Part II: The Satanic 60's
When rock 'n' roll appeared in the 1950's, and its effect on teens became known, it was only natural that it would be derided as the Devil's music as well. It was also attacked as decadent, dangerous, immoral, obscene, and even part of a Communist think tank's psych-op assault on the West. Rock music was one of the first cultural movements in America that was somewhat colorblind as well; white musicians covered black songwriters, black musicians covered white ones. White kids bought records by black musicians, which alarmed fundamentalist, segregationist elements in society. Many forces aligned in the late 50's to end the menace before it could get out of hand. So Elvis was drafted, Chuck Berry arrested, Jerry Lee Lewis blackballed. Eddie Cochrane and Buddy Holly were killed in accidents, Little Richard became a preacher. By the early 60's, rock was, for all intents and purposes, dead. Gone with it were the hip shaking, dancing, shaking, and partying the Devil commanded.
It was a short-lived victory for the legions of decency. The Beatles rolled into town in 1964, and worse, so did the Rolling Stones and Animals. The British Invasion was also greeted with accusations of communist plot and devil's music, but it was too big to stop. Also too big was the demographic who listened to it, the first Baby Boomers to reach adulthood. The enormous demographic swing of the 1960's saw an unprecedented number of young people reach prime record buying age.

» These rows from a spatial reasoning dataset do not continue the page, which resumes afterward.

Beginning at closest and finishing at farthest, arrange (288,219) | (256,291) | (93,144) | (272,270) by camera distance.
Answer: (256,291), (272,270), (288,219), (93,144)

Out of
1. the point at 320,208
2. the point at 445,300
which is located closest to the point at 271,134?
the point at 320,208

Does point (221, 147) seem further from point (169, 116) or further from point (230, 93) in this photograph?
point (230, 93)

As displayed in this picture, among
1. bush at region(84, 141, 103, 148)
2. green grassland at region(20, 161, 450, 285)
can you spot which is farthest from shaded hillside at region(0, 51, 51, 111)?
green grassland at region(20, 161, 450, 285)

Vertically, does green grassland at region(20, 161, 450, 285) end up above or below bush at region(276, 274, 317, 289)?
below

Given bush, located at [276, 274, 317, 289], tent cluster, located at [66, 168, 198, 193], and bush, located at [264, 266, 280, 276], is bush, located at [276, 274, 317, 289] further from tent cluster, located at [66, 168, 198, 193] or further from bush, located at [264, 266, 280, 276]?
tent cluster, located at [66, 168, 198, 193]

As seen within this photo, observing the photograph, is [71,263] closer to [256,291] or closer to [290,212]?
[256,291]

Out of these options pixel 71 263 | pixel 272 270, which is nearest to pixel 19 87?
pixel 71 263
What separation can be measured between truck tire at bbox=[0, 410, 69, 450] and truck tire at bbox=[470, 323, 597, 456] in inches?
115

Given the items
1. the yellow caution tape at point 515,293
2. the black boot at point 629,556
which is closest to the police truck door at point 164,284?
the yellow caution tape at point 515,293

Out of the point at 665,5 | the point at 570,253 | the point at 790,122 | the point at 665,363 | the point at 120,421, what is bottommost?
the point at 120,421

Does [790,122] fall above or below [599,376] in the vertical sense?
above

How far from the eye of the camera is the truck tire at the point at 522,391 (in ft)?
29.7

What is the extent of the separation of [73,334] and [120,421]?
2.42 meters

The 60's were a time of reckless experimentation and fads. Drugs became a significant component of white suburban life for the very first time, as youth experimented with pot and LSD. The drug experience, coupled with a new political awareness thanks largely to the Vietnam War and the Civil Rights movement, helped create a new underground youth movement, which popularly came to be known as the counterculture, egged on by the Turn On, Tune In, Drop Out and Never Trust Anyone Over Thirty philosophies of the day.